[[ DATA PROVIDED, beginning ]]

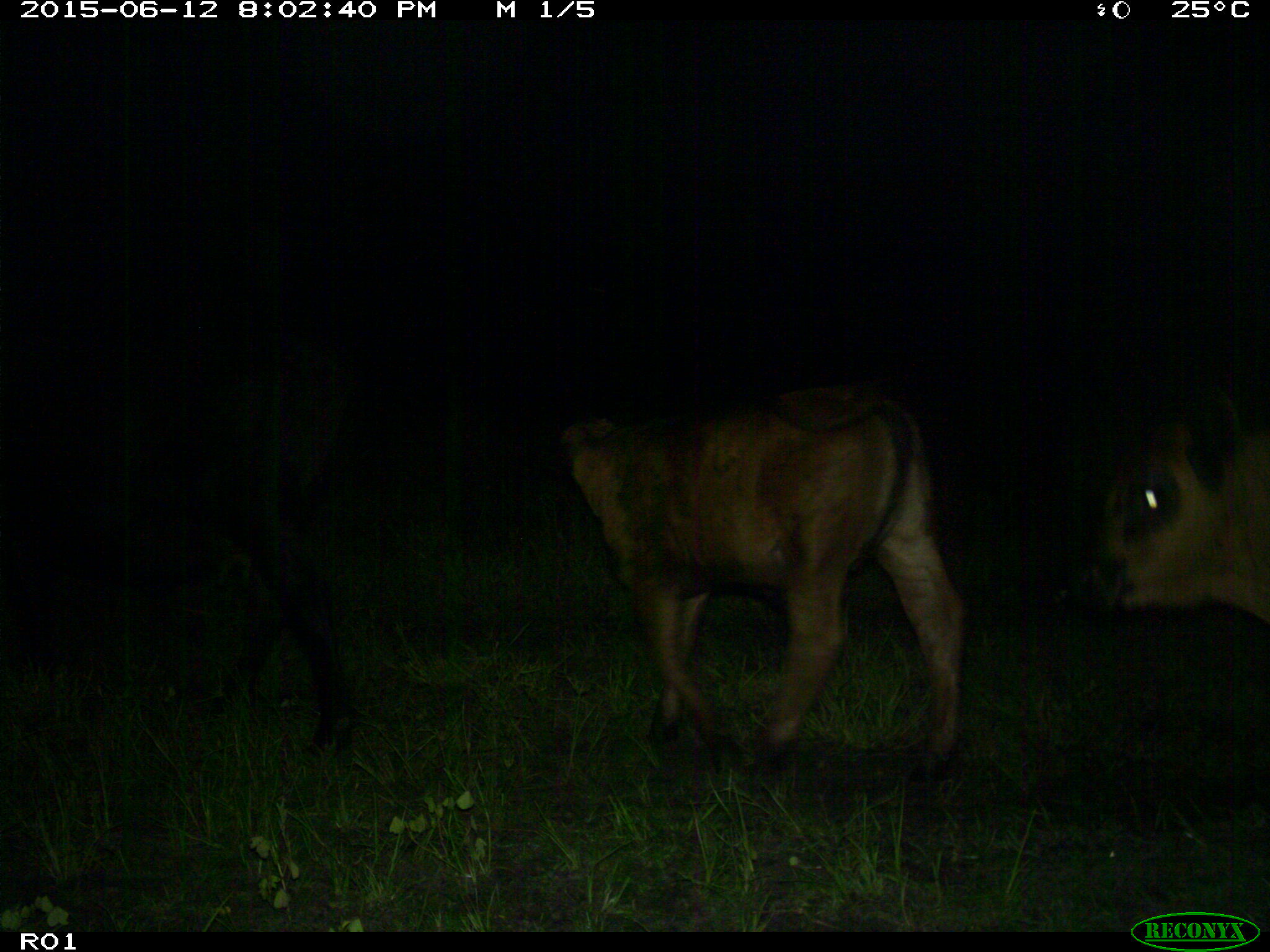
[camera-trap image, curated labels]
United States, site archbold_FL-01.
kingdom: Animalia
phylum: Chordata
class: Mammalia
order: Artiodactyla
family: Bovidae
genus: Bos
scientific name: Bos taurus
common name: domestic cow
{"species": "Bos taurus (domestic cow)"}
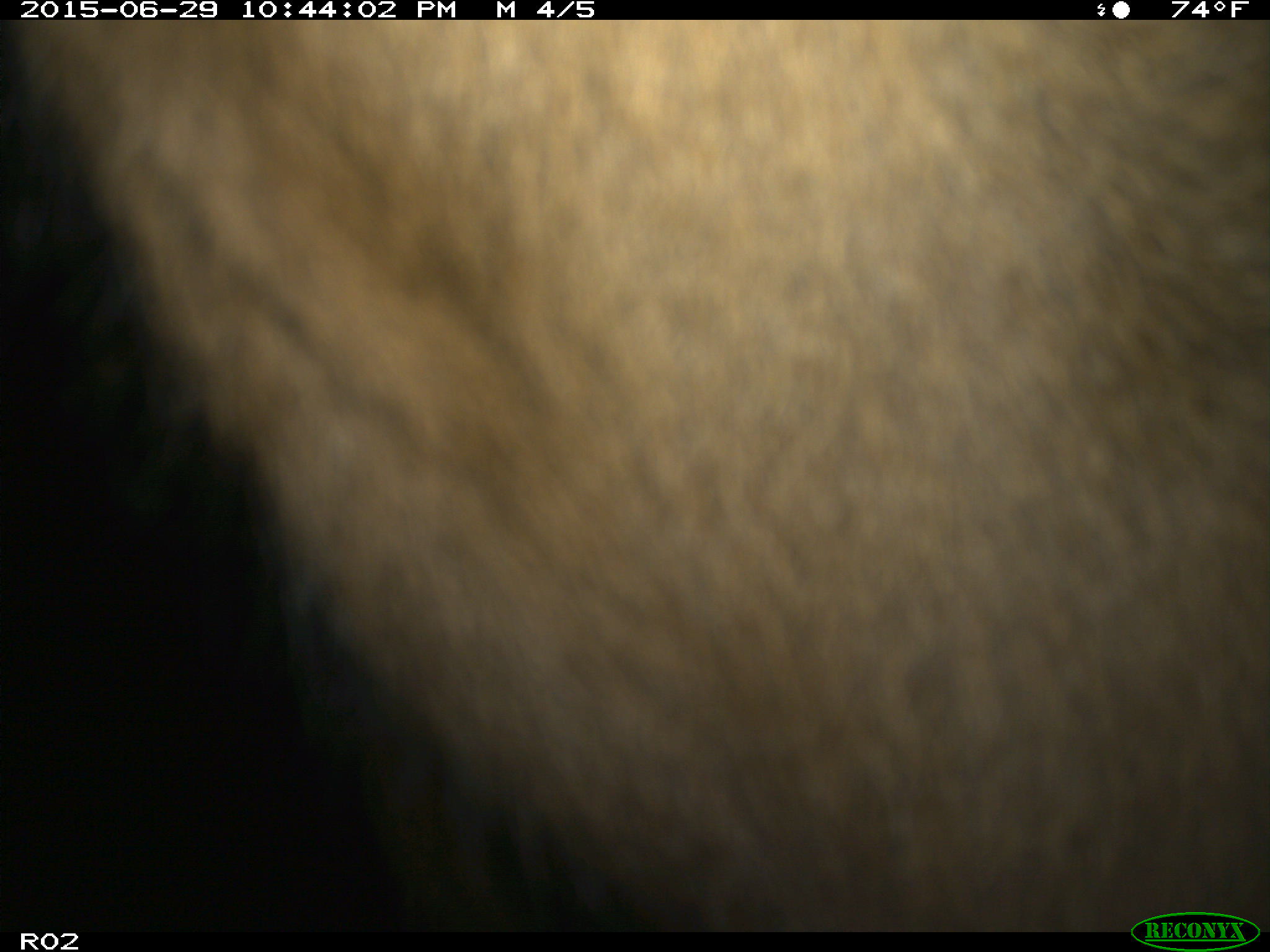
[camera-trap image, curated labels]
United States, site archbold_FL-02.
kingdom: Animalia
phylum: Chordata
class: Mammalia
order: Artiodactyla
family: Bovidae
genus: Bos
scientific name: Bos taurus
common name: domestic cow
Bos taurus (domestic cow).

[[ DATA PROVIDED, end ]]

▶ _PROBLEM DETAILS_: Exactly as they appear above, give the records again, without their pictures.

▶ _RESPONSE TO THE TASK_:
[camera-trap image, curated labels]
United States, site archbold_FL-01.
kingdom: Animalia
phylum: Chordata
class: Mammalia
order: Artiodactyla
family: Bovidae
genus: Bos
scientific name: Bos taurus
common name: domestic cow
{"species": "Bos taurus (domestic cow)"}
[camera-trap image, curated labels]
United States, site archbold_FL-02.
kingdom: Animalia
phylum: Chordata
class: Mammalia
order: Artiodactyla
family: Bovidae
genus: Bos
scientific name: Bos taurus
common name: domestic cow
Bos taurus (domestic cow).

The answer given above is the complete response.